FROM: Lab Girl (pp. 3-4) by Hope Jahren. Knopf Doubleday Publishing
PEOPLE LOVE THE OCEAN. People are always asking me why I don’t study the ocean, because, after all, I live in Hawaii. I tell them that it’s because the ocean is a lonely, empty place. There is six hundred times more life on land than there is in the ocean, and this fact mostly comes down to plants. The average ocean plant is one cell that lives for about twenty days. The average land plant is a two-ton tree that lives for more than one hundred years. The mass ratio of plants to animals in the ocean is close to four, while the ratio on land is closer to a thousand. Plant numbers are staggering: there are eighty billion trees just within the protected forests of the western United States. The ratio of trees to people in America is well over two hundred. As a rule, people live among plants but they don’t really see them.

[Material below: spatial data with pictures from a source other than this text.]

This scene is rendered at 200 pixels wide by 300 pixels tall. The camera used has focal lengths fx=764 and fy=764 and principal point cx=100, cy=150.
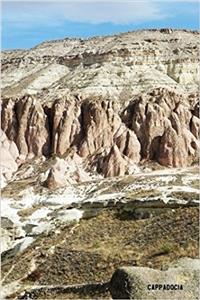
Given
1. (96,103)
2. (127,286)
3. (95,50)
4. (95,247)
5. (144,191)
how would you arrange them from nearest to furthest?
(127,286) < (95,247) < (144,191) < (96,103) < (95,50)

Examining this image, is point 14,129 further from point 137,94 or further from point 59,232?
point 59,232

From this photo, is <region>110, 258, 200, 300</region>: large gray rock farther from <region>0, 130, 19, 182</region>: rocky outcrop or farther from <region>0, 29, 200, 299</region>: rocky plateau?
<region>0, 130, 19, 182</region>: rocky outcrop

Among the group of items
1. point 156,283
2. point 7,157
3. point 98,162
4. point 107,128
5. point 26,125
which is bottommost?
point 98,162

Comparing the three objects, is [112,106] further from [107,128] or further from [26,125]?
[26,125]

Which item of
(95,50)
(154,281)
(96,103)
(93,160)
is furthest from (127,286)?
(95,50)

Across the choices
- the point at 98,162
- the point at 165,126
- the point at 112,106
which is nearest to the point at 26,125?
the point at 112,106

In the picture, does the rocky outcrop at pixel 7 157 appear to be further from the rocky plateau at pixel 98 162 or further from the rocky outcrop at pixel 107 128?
the rocky outcrop at pixel 107 128
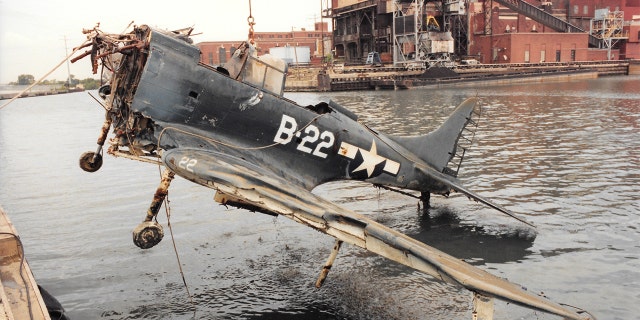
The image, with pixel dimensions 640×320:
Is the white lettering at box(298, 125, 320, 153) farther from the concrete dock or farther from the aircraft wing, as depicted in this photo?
the concrete dock

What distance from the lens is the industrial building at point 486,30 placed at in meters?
89.4

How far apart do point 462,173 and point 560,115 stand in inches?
884

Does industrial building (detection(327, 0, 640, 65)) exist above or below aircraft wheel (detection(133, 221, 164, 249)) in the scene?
→ above

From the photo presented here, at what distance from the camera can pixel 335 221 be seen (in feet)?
25.7

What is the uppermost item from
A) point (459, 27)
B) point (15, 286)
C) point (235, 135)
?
point (459, 27)

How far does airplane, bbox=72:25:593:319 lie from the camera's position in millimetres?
8234

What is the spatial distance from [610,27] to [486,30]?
30.2m

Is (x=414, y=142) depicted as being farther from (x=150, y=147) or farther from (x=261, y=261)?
(x=150, y=147)

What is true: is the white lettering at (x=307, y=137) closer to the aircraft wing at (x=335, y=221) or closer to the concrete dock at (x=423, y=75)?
the aircraft wing at (x=335, y=221)

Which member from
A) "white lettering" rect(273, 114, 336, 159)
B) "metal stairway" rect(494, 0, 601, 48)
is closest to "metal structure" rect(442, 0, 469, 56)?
"metal stairway" rect(494, 0, 601, 48)

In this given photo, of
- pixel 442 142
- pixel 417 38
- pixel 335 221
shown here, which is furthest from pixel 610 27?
pixel 335 221

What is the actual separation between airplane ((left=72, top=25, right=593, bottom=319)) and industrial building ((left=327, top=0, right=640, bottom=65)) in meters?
76.6

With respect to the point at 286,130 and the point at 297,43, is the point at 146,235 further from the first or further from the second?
the point at 297,43

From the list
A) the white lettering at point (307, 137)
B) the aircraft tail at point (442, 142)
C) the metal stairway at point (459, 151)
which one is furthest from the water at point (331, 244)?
the white lettering at point (307, 137)
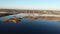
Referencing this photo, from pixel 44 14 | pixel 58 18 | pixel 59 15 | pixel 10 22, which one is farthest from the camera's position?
pixel 44 14

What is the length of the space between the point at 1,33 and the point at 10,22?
1.33 m

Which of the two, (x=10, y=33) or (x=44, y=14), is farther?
(x=44, y=14)

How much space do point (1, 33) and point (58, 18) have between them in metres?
2.74

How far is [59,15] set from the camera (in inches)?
209

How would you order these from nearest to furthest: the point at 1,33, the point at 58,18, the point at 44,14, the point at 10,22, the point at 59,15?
the point at 1,33, the point at 10,22, the point at 58,18, the point at 59,15, the point at 44,14

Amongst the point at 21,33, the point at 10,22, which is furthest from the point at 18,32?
the point at 10,22

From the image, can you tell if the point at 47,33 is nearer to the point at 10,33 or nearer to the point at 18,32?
the point at 18,32

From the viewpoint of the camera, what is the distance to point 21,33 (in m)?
3.13

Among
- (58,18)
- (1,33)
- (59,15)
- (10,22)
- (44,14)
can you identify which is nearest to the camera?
(1,33)

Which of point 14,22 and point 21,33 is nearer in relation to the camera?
point 21,33

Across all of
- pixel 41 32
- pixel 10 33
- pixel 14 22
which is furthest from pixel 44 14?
pixel 10 33

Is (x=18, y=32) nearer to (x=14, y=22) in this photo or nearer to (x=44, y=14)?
(x=14, y=22)

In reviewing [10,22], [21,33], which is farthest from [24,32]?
[10,22]

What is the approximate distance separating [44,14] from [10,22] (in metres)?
1.95
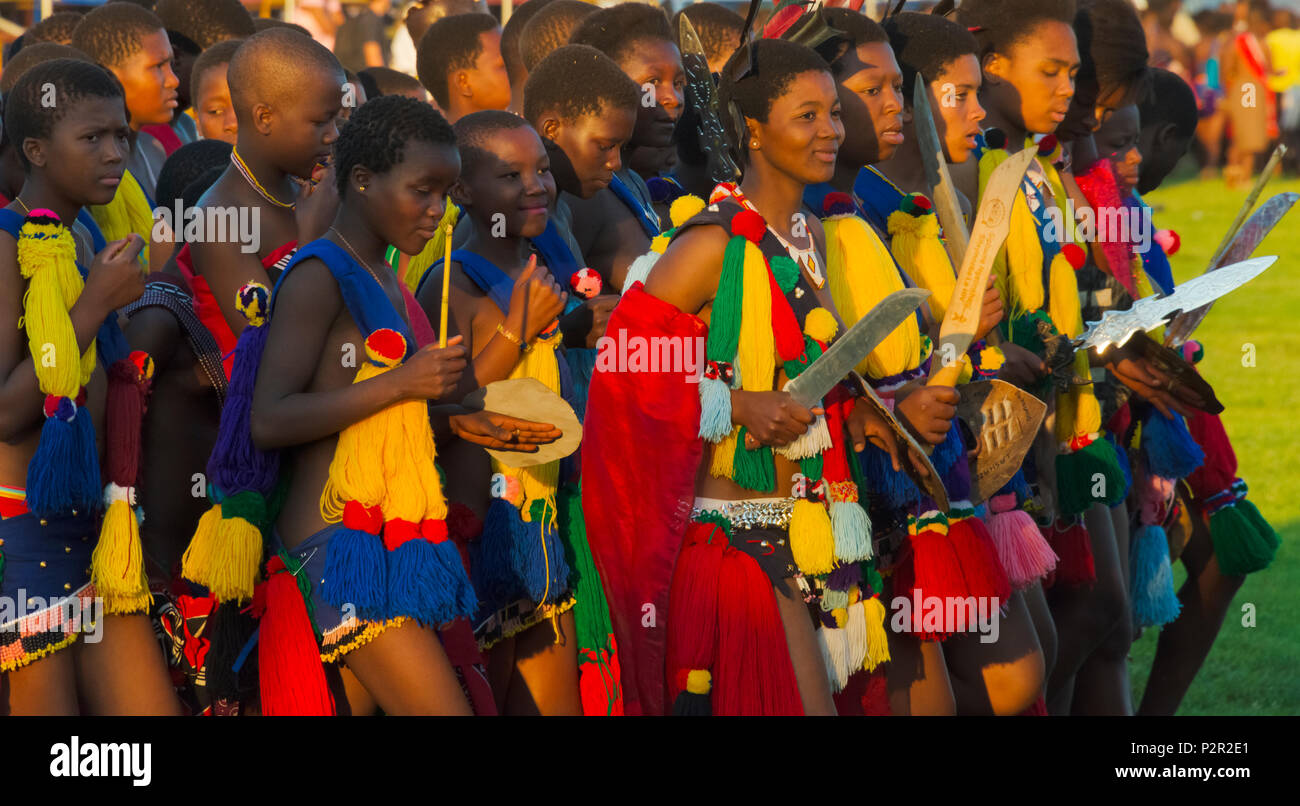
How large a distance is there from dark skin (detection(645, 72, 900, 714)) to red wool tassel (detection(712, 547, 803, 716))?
4 centimetres

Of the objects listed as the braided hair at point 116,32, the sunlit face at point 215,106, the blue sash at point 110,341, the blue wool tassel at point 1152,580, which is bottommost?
the blue wool tassel at point 1152,580

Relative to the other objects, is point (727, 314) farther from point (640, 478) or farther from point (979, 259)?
point (979, 259)

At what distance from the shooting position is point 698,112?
254 inches

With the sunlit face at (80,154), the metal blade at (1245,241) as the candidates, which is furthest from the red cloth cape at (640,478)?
the metal blade at (1245,241)

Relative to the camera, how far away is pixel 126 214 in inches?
220

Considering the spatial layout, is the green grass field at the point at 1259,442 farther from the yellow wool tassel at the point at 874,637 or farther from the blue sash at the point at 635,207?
the yellow wool tassel at the point at 874,637

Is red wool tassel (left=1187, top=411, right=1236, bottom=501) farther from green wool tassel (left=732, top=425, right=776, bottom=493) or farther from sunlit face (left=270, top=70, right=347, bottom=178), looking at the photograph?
sunlit face (left=270, top=70, right=347, bottom=178)

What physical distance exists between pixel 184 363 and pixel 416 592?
1.28 meters

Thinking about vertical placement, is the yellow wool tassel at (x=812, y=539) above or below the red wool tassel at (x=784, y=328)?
below

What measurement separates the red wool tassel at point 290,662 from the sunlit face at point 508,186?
1.30 meters

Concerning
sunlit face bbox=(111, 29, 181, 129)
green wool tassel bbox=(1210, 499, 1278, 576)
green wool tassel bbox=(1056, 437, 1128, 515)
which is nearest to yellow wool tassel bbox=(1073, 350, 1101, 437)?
green wool tassel bbox=(1056, 437, 1128, 515)

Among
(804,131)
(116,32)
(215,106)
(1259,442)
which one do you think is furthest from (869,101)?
(1259,442)

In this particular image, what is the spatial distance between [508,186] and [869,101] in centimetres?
110

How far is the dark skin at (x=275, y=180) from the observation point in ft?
16.2
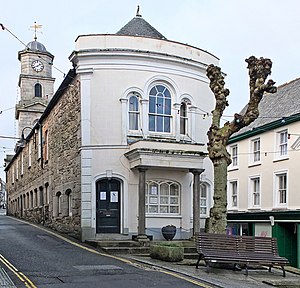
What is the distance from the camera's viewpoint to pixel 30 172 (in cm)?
3425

Since I’ve discovered these numbers, I can see little else.
So humor me for a minute, and look out your window.
What did you see? You probably saw things that people make. These include other people, cars, buildings, and sidewalks. After just a few years of design, engineering, mining, forging, digging, welding, bricklaying, window-framing, spackling, plumbing, wiring, and painting, people can make a hundred-story skyscraper capable of casting a thousand-foot shadow. It’s really impressive.

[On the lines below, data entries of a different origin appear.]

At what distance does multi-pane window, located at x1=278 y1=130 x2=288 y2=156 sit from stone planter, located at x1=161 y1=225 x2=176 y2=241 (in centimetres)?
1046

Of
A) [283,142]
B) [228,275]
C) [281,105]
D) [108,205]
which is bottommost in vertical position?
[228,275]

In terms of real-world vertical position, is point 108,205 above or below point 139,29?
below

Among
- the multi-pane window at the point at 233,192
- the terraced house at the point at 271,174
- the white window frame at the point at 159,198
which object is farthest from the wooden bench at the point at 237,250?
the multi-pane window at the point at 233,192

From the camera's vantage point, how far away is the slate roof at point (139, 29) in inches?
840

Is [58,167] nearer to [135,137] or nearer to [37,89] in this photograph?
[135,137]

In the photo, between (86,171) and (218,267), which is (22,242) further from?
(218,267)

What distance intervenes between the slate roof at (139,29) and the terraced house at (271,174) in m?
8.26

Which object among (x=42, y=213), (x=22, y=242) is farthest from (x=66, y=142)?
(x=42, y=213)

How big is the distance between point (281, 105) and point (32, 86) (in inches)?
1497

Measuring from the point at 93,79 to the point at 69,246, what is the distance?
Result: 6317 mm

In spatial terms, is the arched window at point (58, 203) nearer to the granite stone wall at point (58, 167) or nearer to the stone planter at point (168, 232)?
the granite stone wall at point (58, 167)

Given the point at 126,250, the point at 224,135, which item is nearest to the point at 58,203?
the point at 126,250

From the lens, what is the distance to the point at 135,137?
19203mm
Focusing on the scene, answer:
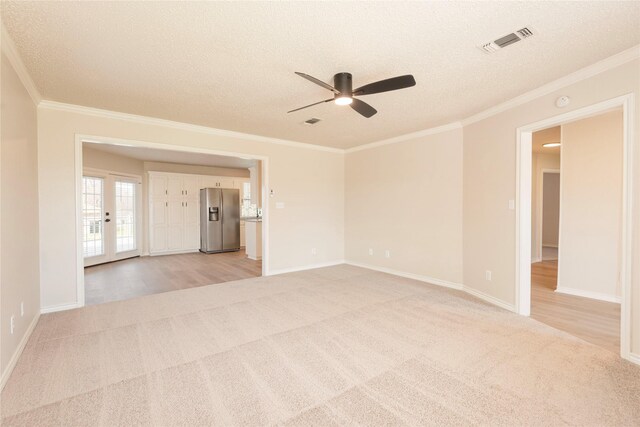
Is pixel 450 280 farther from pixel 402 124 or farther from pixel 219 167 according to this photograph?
pixel 219 167

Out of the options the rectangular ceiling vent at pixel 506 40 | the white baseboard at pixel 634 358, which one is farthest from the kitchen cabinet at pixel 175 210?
the white baseboard at pixel 634 358

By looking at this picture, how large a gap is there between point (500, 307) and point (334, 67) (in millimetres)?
3430

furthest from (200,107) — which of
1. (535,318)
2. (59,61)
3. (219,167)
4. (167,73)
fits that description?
(219,167)

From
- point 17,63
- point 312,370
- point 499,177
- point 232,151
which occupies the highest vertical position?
point 17,63

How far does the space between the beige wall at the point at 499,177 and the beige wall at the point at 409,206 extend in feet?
0.72

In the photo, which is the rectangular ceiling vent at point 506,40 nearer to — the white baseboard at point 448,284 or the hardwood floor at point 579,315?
the hardwood floor at point 579,315

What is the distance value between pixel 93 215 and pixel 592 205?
30.5 feet

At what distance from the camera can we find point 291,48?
230 cm

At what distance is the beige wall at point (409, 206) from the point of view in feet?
14.7

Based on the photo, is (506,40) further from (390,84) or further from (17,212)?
(17,212)

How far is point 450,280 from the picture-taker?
14.8 ft

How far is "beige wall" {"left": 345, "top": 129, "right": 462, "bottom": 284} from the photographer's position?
4.49 metres

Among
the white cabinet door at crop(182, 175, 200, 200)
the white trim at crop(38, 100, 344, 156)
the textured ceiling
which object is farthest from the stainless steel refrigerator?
the textured ceiling

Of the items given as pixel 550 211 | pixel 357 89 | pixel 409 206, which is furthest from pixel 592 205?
pixel 550 211
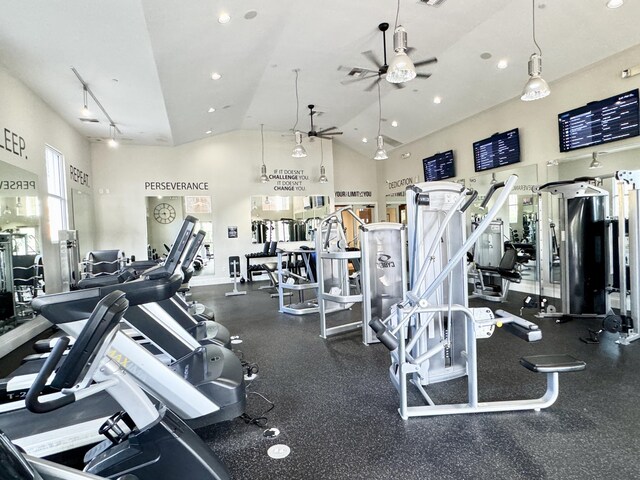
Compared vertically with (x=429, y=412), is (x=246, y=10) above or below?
above

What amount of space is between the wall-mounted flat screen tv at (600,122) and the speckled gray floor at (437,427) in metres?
3.43

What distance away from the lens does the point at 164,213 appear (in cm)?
962

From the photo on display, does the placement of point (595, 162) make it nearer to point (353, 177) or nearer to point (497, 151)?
point (497, 151)

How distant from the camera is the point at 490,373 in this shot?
317 centimetres

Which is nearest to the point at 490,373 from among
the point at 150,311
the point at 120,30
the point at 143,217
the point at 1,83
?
the point at 150,311

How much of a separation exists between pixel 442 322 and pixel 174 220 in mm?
8512

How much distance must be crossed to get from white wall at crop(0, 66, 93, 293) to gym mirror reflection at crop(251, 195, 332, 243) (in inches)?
183

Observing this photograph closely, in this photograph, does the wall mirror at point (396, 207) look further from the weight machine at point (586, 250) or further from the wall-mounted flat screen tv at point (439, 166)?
the weight machine at point (586, 250)

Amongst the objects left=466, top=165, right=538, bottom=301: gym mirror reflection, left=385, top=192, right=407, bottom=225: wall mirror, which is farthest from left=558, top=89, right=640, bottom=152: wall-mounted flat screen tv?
left=385, top=192, right=407, bottom=225: wall mirror

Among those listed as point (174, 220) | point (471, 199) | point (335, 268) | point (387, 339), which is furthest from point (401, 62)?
point (174, 220)

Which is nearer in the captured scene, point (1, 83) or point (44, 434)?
point (44, 434)

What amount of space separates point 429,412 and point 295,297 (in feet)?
16.7

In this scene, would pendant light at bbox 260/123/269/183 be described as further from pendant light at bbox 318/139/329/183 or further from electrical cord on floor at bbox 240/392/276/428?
electrical cord on floor at bbox 240/392/276/428

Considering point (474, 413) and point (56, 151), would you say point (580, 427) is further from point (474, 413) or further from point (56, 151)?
point (56, 151)
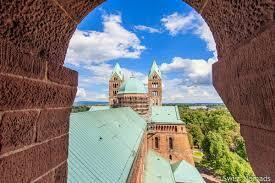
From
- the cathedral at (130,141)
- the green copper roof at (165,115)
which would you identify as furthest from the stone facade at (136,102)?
the green copper roof at (165,115)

Now look again. Did you see something green? If you did, you saw one of the few things left in the world that people cannot make. What you saw was invented more than four hundred million years ago near the equator. Perhaps you were lucky enough to see a tree. That tree was designed about three hundred million years ago. The mining of the atmosphere, the cell-laying, the wax-spackling, plumbing, and pigmentation took a few months at most, giving rise to nothing more or less perfect than a leaf. There are about as many leaves on one tree as there are hairs on your head. It’s really impressive.
Now focus your gaze on just one leaf.
People don’t know how to make a leaf, but they know how to destroy one. In the last ten years, we’ve cut down more than fifty billion trees. One-third of the Earth’s land used to be covered in forest. Every ten years, we cut down about 1 percent of this total forest, never to be regrown. That represents a land area about the size of France. One France after another, for decades, has been wiped from the globe. That’s more than one trillion leaves that are ripped from their source of nourishment every single day. And it seems like nobody cares. But we should care. We should care for the same basic reason that we are always bound to care: because someone died who didn’t have to.
Maybe I can convince you. I look at an awful lot of leaves. I look at them and I ask questions. I start by looking at the color: Exactly what shade of green? Top different from the bottom? Center different from the edges? And what about the edges? Smooth? Toothed? How hydrated is the leaf? Limp? Wrinkled? Flush? What is the angle between the leaf and the stem? How big is the leaf? Bigger than my hand? Smaller than my fingernail? Edible? Toxic? How much sun does it get? How often does the rain hit it? Sick? Healthy? Important? Irrelevant? Alive? Why?
Now you ask a question about your leaf.
Guess what? You are now a scientist. People will tell you that you have to know math to be a scientist, or physics or chemistry. They’re wrong. That’s like saying you have to know how to knit to be a housewife, or that you have to know Latin to study the Bible. Sure, it helps, but there will be time for that. What comes first is a question, and you’re already there. It’s not nearly as involved as people make it out to be.